Helena Sinervo (Finland)
Translated by Anselm Hollo
[The stroke of St. Mary's church bell . . .]
The stroke of St. Mary's church bell
makes me think of a voice,
how it sounded and how it stopped sounding.
Two minutes have already passed, and it is
11:32 on the third of February 2004,
mist in the air, egg-white stirred into the horizon,
charged to tell
that the border between
horizon and sea shore
never remains the same,
that my mother is 84 years old today
and bathes submerged in that foam
up to her grey tresses.
Her soul has already disappeared in the distance
whether it transmigrates or not,
her dilapidated body a shell in an egg-white bathing suit
has cast its wake into tin, in my memory.
May this poem be a gift in return for the one
a guardian spirit attached to the fold of her wrist
in the merry Twenties.
*
Doesn't that one know how to walk, or should I try that? my father asked
pointing at the person ahead of us stalking along with a long wooden staff.
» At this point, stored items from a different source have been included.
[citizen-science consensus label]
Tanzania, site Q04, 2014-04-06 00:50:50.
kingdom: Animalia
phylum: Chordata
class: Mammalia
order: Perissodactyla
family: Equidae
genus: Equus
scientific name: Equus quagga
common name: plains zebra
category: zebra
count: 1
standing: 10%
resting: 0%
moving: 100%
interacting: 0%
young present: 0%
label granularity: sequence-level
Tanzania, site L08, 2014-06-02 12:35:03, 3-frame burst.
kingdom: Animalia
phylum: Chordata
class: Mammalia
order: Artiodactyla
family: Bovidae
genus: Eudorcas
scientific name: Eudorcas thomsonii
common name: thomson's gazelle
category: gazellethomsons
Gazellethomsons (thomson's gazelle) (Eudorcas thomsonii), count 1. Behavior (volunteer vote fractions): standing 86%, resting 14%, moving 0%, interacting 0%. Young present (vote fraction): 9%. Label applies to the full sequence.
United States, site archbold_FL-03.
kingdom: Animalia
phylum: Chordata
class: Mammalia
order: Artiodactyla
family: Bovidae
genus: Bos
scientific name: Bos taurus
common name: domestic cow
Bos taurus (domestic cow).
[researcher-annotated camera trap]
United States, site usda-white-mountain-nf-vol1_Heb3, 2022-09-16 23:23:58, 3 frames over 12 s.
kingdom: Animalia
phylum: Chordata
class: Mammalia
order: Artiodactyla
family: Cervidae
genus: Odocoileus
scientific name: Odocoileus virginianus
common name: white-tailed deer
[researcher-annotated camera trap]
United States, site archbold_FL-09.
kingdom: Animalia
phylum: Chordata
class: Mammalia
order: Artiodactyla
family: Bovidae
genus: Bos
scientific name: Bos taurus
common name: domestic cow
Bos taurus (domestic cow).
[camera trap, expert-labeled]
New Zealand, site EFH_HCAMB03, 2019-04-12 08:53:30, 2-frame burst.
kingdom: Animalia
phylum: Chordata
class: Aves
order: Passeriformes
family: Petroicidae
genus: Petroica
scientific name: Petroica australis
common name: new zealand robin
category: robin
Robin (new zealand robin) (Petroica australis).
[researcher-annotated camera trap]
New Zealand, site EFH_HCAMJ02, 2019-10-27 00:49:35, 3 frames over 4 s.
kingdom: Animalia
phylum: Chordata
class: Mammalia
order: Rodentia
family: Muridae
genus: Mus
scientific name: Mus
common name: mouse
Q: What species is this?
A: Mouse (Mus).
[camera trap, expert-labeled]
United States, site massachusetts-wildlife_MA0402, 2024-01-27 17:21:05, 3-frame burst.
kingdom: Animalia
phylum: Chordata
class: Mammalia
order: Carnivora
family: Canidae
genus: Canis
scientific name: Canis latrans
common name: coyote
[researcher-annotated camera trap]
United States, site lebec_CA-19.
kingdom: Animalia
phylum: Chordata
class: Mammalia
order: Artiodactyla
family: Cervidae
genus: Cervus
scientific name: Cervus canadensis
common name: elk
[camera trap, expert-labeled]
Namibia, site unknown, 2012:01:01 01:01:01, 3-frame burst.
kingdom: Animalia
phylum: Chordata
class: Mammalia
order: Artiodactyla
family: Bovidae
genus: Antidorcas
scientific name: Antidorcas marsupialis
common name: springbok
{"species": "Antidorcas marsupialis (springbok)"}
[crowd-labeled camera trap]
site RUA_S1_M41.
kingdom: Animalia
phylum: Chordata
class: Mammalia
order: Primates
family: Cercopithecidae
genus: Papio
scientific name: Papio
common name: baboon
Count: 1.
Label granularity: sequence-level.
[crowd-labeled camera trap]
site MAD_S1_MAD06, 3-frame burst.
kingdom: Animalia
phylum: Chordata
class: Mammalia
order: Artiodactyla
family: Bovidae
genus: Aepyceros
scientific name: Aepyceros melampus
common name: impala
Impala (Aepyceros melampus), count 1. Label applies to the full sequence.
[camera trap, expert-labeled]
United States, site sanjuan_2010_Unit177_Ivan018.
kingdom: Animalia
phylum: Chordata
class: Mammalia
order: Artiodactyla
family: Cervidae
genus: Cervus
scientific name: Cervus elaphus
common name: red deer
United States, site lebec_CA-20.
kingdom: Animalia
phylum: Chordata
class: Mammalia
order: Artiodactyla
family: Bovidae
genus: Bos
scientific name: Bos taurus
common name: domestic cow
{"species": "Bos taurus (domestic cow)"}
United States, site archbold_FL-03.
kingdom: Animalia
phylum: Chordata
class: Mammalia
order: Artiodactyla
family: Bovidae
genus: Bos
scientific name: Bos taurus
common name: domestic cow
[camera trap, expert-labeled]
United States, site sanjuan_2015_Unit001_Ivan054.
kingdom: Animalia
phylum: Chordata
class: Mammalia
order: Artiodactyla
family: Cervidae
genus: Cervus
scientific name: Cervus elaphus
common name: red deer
He toddled beside me toward the station underpass,
his steps shortened to a quarter of what they had been.
Once upon a time I couldn't catch up with him running
as he leaped along, panting, his tie
fluttering across his shoulder,
his clothes stuffed into a suitcase.
He came back home just as mother predicted,
had always returned before, and returns even now,
goes to the hospital again tomorrow
to mash up a banana with a fork to feed it to mother
who no longer recognises her daughter,
does not know she once gave birth to a girl.
We stop at the intersection, embrace.
I promise to visit again soon even though I know
that my soon is not the same as my father's.
I turn toward the station, then look back to see
how he crosses the street and goes on to the town square,
disappears as if through the school gate.